**Task statement:**
Copy out the rows below, changing each "banner" to "sign" and leaving everything else unchanged.

**Excerpted records:**
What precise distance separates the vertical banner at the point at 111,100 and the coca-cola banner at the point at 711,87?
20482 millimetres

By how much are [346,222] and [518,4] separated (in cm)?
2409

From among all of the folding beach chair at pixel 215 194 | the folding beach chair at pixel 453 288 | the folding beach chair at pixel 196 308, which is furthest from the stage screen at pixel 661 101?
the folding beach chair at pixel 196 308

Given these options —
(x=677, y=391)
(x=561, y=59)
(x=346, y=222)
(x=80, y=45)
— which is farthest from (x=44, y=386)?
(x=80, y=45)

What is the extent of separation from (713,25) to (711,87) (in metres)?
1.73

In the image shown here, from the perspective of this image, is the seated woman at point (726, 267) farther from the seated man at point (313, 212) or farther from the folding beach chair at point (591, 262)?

**Expected output:**
What precise distance separates the vertical sign at the point at 111,100 and the coca-cola sign at the point at 711,87?
20482 millimetres

By how much are [346,222] and [518,4] separated (in cm)?
2409

From among all of the folding beach chair at pixel 215 194 | the folding beach chair at pixel 453 288 | the folding beach chair at pixel 196 308, which is furthest from the stage screen at pixel 661 101?
the folding beach chair at pixel 196 308

Given these options —
(x=677, y=391)
(x=561, y=59)
(x=346, y=222)
(x=80, y=45)
— which is farthest from (x=44, y=386)?
(x=80, y=45)

What is the extent of separation from (713,25) to (711,87) (in metres)?
1.73

In the image shown here, from the perspective of this image, is the seated woman at point (726, 267) farther from the seated man at point (313, 212) or farther from the folding beach chair at point (591, 262)?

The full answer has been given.